TASK INSTRUCTIONS ▸ Repeat word for word everything from the line containing "Looking closely, which" down to the line containing "Seen in this picture, how", both of those lines included, and nothing else.

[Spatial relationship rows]
** START **

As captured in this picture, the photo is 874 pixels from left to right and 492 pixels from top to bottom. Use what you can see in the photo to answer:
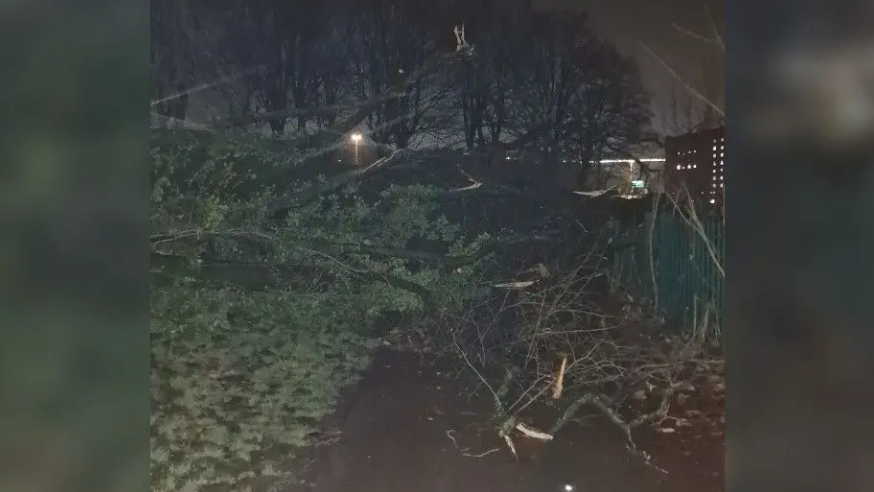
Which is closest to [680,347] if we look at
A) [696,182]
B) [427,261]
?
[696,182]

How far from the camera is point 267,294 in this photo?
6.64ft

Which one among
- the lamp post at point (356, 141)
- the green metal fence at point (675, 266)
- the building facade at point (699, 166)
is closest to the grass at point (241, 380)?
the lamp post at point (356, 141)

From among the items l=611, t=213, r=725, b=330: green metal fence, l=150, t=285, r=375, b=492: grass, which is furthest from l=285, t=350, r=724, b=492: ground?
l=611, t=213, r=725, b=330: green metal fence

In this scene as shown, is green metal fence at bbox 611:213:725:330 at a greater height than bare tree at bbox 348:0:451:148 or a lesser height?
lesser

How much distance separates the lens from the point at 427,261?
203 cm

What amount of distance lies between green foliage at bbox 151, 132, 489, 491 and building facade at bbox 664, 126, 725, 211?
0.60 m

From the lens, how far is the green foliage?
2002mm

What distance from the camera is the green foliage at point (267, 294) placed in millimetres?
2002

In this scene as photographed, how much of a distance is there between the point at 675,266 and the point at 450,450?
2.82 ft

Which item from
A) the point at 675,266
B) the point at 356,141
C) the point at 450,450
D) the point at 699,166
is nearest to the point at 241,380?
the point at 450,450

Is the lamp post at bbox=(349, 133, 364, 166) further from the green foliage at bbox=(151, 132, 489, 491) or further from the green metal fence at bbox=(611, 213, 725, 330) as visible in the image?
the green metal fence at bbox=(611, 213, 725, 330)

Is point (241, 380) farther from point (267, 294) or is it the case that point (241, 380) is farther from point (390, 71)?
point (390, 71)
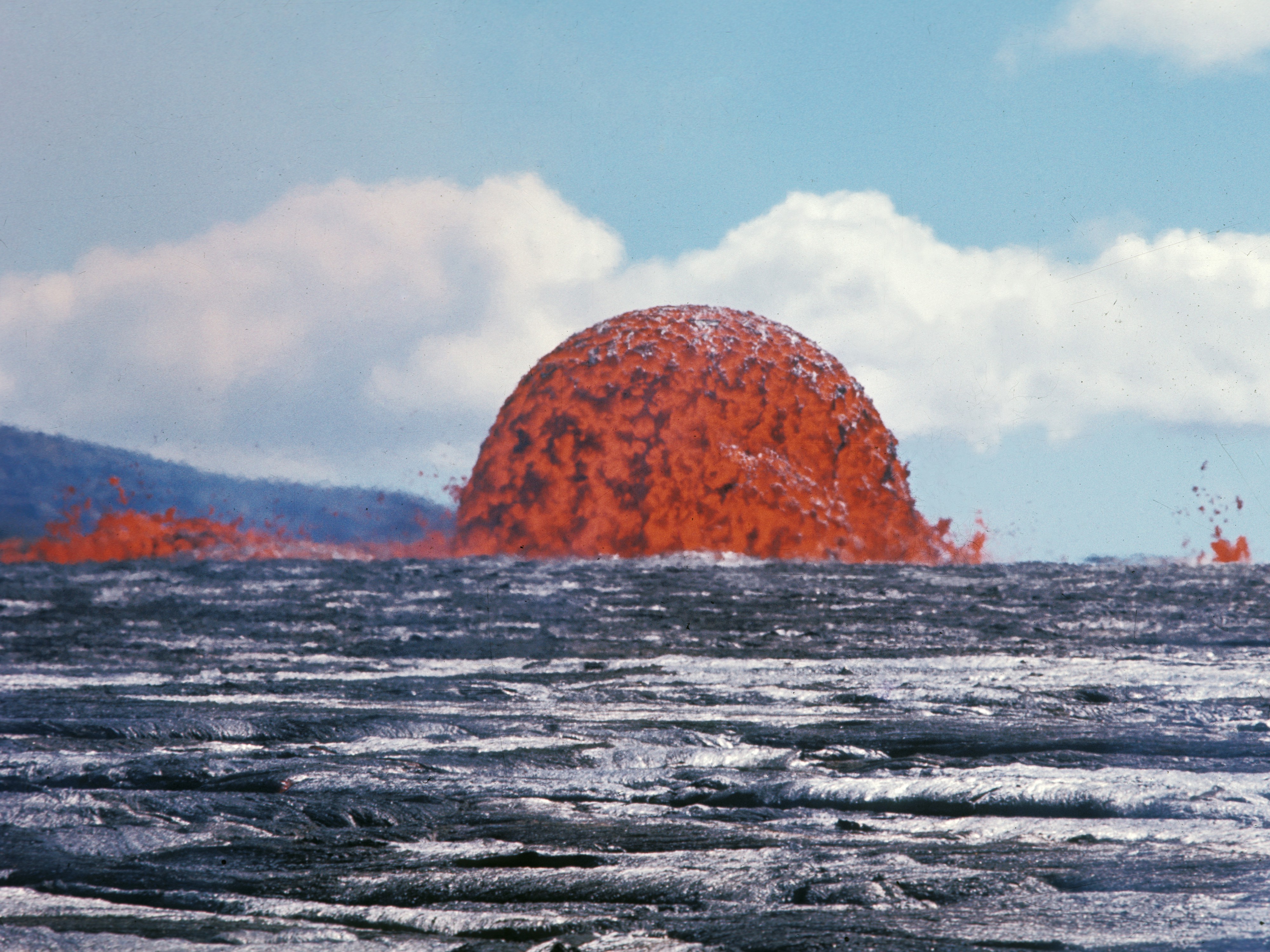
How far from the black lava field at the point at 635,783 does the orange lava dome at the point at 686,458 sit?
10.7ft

** END **
** START **

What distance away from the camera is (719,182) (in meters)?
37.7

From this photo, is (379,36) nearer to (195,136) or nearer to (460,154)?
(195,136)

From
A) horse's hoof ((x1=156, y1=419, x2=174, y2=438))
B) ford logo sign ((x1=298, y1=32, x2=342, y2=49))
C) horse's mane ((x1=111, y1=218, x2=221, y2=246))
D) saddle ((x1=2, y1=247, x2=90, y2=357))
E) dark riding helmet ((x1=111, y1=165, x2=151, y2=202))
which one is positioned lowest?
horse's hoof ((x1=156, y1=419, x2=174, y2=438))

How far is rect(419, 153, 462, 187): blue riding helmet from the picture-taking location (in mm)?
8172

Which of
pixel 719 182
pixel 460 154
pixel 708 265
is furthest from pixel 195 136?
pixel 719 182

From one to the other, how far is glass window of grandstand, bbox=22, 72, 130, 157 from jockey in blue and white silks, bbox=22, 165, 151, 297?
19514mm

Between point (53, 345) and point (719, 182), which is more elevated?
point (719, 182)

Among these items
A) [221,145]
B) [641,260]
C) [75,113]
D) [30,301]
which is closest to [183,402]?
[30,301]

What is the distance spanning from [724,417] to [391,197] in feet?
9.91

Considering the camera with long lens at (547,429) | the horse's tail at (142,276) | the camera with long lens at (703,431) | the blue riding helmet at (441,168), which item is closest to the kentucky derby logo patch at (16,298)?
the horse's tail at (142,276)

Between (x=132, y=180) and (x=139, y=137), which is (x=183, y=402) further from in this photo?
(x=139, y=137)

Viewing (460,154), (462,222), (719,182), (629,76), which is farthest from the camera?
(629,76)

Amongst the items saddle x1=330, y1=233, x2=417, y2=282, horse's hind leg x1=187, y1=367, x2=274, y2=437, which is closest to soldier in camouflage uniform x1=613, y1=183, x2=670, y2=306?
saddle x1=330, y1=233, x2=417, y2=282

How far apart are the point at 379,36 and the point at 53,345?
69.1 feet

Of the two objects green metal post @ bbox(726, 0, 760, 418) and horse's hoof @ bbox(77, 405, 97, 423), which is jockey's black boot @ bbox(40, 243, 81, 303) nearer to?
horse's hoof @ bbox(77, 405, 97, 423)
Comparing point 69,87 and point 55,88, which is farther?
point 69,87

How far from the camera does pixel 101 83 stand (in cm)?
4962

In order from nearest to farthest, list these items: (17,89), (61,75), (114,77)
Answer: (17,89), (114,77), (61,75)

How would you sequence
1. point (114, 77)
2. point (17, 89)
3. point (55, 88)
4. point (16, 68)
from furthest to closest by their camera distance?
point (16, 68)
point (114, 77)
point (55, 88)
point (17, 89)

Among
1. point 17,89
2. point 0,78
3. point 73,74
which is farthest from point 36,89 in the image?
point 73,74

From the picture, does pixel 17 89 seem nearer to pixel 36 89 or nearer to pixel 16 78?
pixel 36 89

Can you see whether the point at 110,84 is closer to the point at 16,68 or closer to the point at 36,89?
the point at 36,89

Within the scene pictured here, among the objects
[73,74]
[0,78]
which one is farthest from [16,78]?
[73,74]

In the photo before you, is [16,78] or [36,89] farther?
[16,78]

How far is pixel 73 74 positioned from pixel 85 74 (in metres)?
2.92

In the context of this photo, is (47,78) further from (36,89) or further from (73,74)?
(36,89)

** END **
** START **

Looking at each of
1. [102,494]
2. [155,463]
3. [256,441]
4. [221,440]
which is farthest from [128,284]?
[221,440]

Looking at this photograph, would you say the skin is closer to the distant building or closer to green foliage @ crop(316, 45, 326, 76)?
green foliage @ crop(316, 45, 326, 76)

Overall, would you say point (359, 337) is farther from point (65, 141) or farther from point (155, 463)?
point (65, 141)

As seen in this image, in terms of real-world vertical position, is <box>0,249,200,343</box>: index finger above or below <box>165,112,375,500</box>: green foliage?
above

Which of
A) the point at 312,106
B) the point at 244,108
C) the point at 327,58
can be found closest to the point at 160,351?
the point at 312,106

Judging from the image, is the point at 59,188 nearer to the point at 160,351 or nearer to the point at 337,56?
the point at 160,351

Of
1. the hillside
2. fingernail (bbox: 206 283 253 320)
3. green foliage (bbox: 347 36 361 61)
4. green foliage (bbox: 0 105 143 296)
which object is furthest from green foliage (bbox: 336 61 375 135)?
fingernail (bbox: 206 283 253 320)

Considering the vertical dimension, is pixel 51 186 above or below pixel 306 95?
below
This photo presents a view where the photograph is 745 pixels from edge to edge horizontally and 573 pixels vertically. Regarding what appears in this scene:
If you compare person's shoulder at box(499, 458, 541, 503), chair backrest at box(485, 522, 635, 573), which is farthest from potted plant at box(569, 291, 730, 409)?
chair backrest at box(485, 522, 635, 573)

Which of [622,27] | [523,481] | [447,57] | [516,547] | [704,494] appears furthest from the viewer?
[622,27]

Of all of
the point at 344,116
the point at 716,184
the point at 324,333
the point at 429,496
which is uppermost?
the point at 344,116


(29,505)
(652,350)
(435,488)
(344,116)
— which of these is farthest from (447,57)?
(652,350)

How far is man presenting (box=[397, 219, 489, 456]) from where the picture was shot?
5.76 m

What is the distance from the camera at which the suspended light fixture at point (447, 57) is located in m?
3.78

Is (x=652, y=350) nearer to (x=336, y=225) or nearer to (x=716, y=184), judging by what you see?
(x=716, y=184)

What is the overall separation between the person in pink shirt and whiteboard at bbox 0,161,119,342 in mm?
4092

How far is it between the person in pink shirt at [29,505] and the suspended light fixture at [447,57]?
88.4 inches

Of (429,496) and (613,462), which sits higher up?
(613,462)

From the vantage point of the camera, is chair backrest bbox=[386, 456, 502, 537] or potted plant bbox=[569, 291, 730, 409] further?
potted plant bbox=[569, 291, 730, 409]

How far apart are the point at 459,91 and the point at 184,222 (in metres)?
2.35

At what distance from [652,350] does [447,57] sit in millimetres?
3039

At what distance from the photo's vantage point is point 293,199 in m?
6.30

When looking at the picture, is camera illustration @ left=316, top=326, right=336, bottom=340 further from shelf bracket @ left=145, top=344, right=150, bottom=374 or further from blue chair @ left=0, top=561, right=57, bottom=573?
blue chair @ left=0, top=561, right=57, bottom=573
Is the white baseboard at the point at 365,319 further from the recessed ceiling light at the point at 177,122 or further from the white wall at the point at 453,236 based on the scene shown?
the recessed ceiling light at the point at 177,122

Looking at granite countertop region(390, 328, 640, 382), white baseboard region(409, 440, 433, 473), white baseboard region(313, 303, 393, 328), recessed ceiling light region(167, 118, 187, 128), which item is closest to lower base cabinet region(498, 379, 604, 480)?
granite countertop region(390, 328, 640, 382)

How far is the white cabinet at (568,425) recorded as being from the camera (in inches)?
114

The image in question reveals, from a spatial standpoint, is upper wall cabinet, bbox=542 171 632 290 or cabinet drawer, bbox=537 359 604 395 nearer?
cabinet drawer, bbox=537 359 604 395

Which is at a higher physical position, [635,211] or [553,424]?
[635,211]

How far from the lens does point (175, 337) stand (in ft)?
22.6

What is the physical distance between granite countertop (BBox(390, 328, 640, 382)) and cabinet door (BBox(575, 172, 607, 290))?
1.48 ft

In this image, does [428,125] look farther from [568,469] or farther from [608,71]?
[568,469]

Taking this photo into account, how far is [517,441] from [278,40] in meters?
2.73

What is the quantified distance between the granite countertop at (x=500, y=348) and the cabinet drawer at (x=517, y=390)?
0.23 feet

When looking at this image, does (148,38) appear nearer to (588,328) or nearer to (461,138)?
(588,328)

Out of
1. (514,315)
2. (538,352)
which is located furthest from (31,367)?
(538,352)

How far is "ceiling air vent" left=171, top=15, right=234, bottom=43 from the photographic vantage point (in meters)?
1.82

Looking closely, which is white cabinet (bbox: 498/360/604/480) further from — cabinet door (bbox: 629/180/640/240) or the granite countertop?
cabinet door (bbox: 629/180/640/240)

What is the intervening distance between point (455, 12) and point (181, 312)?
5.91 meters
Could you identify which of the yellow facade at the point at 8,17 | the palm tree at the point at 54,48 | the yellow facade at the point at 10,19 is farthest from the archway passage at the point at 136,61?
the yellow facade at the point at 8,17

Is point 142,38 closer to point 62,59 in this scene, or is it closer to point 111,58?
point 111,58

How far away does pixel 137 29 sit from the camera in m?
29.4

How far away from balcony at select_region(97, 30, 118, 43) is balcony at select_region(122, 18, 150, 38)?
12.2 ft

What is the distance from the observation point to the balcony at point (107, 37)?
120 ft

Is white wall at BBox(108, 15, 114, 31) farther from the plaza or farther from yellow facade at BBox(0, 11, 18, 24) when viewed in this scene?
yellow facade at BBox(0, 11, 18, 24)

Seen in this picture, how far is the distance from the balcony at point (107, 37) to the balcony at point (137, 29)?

** END **

TASK SOLUTION ▸
Looking closely, which is white cabinet (bbox: 498/360/604/480) further from — cabinet door (bbox: 629/180/640/240) or the granite countertop?
cabinet door (bbox: 629/180/640/240)

What is the intervening distance between point (455, 12) and point (181, 312)?
5.91 meters
Could you identify which of the yellow facade at the point at 8,17 | the palm tree at the point at 54,48 | the yellow facade at the point at 10,19 is farthest from the archway passage at the point at 136,61?
the yellow facade at the point at 8,17

Is point 142,38 closer to point 62,59 in this scene, or is it closer to point 111,58?
point 111,58

How far away does pixel 137 29 sit from the camera in m?
29.4

How far away from balcony at select_region(97, 30, 118, 43) is balcony at select_region(122, 18, 150, 38)?
12.2 ft

What is the distance from the observation point to the balcony at point (107, 37)?
120 ft

Is white wall at BBox(108, 15, 114, 31) farther from the plaza or farther from yellow facade at BBox(0, 11, 18, 24) when viewed in this scene?
yellow facade at BBox(0, 11, 18, 24)

Seen in this picture, how far is the distance from the balcony at point (107, 37) to the balcony at point (137, 29)?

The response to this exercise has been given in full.